[GOAL]
Tally the lines in the records below that contain the string "golden", and give only that number.

[ENTRIES SUPPLIED]
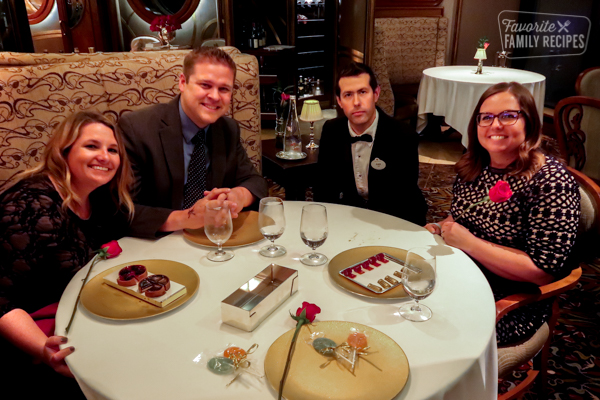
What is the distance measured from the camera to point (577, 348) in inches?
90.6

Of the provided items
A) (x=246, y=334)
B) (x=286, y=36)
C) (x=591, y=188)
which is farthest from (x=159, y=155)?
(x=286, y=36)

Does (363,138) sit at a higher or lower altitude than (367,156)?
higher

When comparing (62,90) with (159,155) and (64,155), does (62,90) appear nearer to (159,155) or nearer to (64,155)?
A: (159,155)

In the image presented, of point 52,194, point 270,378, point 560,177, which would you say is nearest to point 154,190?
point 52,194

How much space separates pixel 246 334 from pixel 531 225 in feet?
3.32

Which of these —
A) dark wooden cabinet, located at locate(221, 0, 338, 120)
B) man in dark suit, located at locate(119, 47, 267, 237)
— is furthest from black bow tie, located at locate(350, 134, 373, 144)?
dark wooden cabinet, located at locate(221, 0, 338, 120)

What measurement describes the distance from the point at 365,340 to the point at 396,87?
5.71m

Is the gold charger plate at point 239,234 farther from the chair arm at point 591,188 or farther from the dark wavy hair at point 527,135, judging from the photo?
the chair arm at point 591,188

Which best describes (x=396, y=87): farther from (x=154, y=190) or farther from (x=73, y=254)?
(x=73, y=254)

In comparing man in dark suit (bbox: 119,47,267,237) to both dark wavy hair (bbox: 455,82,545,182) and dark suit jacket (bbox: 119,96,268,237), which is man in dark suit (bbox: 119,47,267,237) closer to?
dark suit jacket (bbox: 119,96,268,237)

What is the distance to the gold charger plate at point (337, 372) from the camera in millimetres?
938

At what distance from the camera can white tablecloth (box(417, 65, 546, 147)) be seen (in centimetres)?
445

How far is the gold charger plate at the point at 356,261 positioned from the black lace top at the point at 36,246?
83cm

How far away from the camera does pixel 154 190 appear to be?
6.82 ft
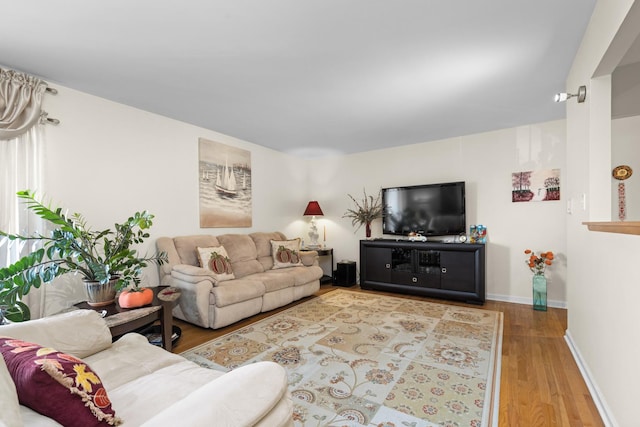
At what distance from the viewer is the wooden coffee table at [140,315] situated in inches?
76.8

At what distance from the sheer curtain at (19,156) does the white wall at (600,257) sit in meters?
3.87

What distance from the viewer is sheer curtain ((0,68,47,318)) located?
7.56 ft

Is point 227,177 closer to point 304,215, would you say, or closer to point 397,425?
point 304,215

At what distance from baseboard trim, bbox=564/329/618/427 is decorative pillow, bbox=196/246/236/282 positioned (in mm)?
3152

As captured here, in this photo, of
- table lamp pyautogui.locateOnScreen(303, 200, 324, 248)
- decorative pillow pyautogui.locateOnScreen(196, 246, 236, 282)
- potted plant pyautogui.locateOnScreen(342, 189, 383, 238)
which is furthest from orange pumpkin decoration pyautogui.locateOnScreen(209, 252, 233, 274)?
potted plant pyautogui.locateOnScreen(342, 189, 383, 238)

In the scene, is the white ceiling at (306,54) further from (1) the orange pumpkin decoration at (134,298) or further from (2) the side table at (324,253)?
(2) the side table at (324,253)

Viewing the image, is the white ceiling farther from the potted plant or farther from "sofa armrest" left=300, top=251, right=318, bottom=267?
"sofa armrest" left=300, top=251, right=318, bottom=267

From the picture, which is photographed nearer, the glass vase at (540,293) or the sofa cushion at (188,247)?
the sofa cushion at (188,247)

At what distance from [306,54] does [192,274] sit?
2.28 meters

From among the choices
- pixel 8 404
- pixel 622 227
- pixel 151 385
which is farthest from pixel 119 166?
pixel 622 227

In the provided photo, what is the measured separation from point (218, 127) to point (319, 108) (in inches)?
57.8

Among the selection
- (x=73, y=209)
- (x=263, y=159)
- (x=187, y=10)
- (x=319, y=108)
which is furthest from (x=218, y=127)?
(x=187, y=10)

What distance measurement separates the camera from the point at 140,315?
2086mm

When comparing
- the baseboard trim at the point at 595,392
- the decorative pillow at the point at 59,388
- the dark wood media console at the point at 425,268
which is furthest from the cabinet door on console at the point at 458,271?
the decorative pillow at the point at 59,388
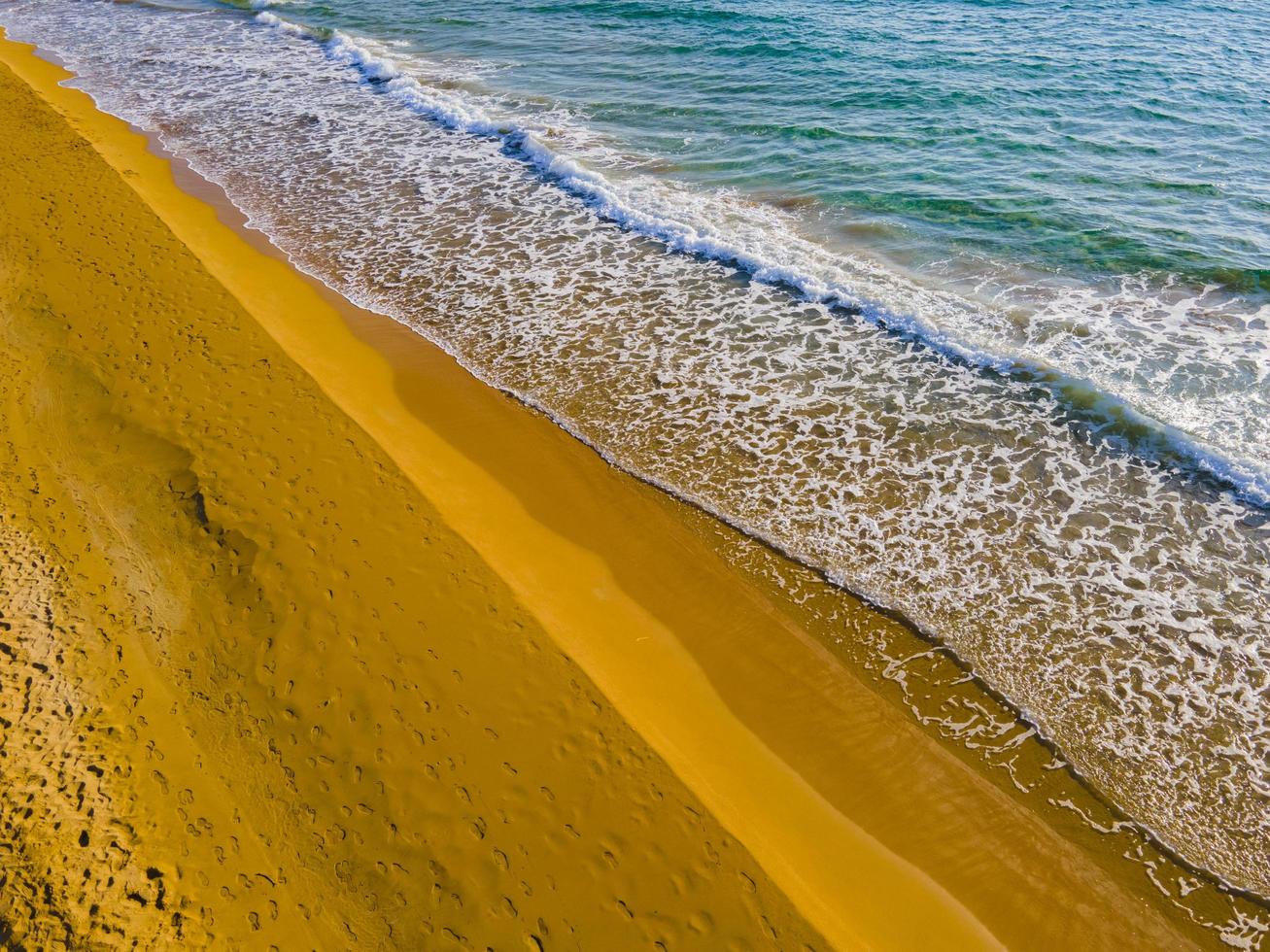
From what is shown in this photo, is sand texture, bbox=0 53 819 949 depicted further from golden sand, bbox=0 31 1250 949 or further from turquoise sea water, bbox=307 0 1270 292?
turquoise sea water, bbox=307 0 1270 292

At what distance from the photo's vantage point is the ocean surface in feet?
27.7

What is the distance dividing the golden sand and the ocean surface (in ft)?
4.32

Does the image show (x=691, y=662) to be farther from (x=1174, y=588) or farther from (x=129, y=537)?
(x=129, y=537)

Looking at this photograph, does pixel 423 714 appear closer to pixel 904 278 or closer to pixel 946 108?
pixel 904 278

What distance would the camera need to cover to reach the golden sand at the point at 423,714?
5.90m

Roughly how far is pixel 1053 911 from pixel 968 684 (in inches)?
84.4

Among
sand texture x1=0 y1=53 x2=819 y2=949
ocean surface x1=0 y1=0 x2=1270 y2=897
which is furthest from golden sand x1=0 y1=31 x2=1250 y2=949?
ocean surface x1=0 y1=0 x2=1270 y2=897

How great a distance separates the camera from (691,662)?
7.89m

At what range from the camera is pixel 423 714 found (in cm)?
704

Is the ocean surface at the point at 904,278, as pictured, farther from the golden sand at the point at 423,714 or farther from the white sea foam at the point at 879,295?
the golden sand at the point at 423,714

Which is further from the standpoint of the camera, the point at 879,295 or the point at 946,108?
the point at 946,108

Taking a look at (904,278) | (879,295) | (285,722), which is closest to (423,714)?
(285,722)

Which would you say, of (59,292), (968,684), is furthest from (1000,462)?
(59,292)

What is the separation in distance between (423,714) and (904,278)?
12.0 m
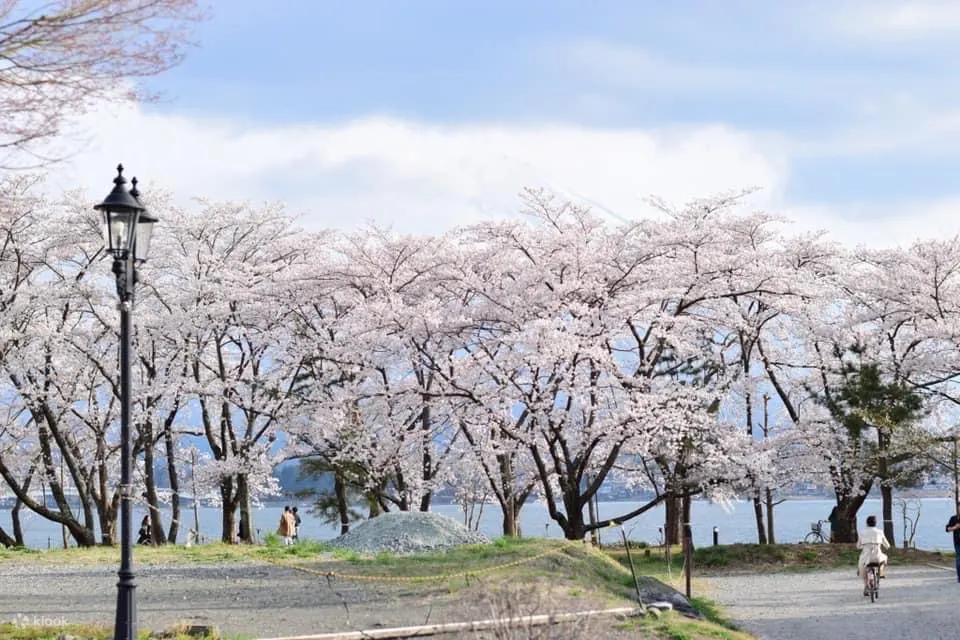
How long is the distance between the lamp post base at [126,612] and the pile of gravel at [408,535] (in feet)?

[TASK ANSWER]
6